» **ENUNCIADO A**:
Segundo o trecho sobre anencefalia, qual entidade propôs a ADPF nº 54?
» **ENUNCIADO B**:
Liste todas as funções vegetativas que, de acordo com o trecho sobre anencefalia, o anencéfalo preserva.

» **TRECHO SELECIONADO**:
• • •

É uma má formação do cérebro durante a formação embrionária, que acontece entre o 16° e o 26° dia de gestação, caracterizada pela ausência total do encéfalo e da caixa craniana do feto. Conforme foto abaixo.

3.2. Anencefalia no contexto médico

A anencefalia é definida como uma ma formação congênita, apresentada em 8.6 bebês de cada 10 mil que nascem, nestes casos a apreciação pela medicina não apresenta erros, podendo ser detectada com precisão através de ultrassonografia até o final do terceiro mês de gestação.

Tal anomalia é demonstrada pela ausência simétrica dos ossos da calota, inicia-se por volta do décimo oitavo dia de gestação a constituição do sistema nervoso com a formação da placa neural. A superfície do ectoderma 10 se espessa e começa a enterrar-se e dobrar-se em si mesma perto da junção do futuro cérebro e da medula espinhal no meio do embrião.[25]

O tubo neural pode fechar-se por volta do vigésimo quarto dia, quando o embrião já possui um tamanho de 4,5mm. Se o fechamento não ocorrer é apresentado a anencefalia. [26]

Dessa forma a anencefalia caracteriza-se por ausência de cérebro no todo ou em parte, e apesar da carência de estruturas cerebrais (hemisférios e córtex), o anencéfalo em razão do tronco cerebral, preserva funções vegetativas, como chorar, respirar,(ainda que com ajuda de aparelhos) e até mamar.[27]

Mesmo que o feto possua tais funções, estas são apenas vegetativas, pois há incompatibilidade do feto com a vida extrauterina e até mesmo dentro do útero da mãe, já que 50% dos fetos portadores de anencefalia morrem durante a gestação, sendo assim, não há possibilidade alguma de vida do anencéfalo, este poderá morrer ainda no útero de mãe ou depois de nascer viverá de forma vegetativa por minutos, horas e raramente por semanas.[28]

Esta é a forma mais grave dos chamados defeitos de fechamento do tubo neural. A incidência de anencefalia é em torno de 1 para cada 1000 bebês nascidos vivos.

3.3. Posicionamento do STF sobre o aborto de anencéfalos

Através de Ação Declaratória de Preceito Fundamental (ADPF) nº 54 proposta em 2004 pela Confederação Nacional dos Trabalhadores na Saúde, que pediu ao Supremo a permissão para, em caso de anencefalia, ser interrompida a gravidez. Foi tomada a decisão em 2012 da permissão desta possibilidade de aborto, claro, sendo este o desejo da gestante.

• • •

» **LINHAS APRESENTADAS**:
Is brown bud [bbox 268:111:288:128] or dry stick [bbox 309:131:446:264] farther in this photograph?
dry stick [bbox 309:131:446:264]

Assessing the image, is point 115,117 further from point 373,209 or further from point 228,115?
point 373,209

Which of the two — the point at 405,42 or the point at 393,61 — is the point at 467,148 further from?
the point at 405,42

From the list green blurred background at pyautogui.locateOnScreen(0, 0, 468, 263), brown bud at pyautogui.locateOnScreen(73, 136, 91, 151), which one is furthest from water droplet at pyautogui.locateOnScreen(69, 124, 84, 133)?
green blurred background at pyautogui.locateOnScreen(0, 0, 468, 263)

• • •

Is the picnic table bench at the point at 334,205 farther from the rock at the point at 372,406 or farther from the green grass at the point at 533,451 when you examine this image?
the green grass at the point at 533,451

• • •

» **RESOLUÇÃO A**:
A Confederação Nacional dos Trabalhadores na Saúde.

» **RESOLUÇÃO B**:
Chorar, respirar (ainda que com ajuda de aparelhos) e mamar.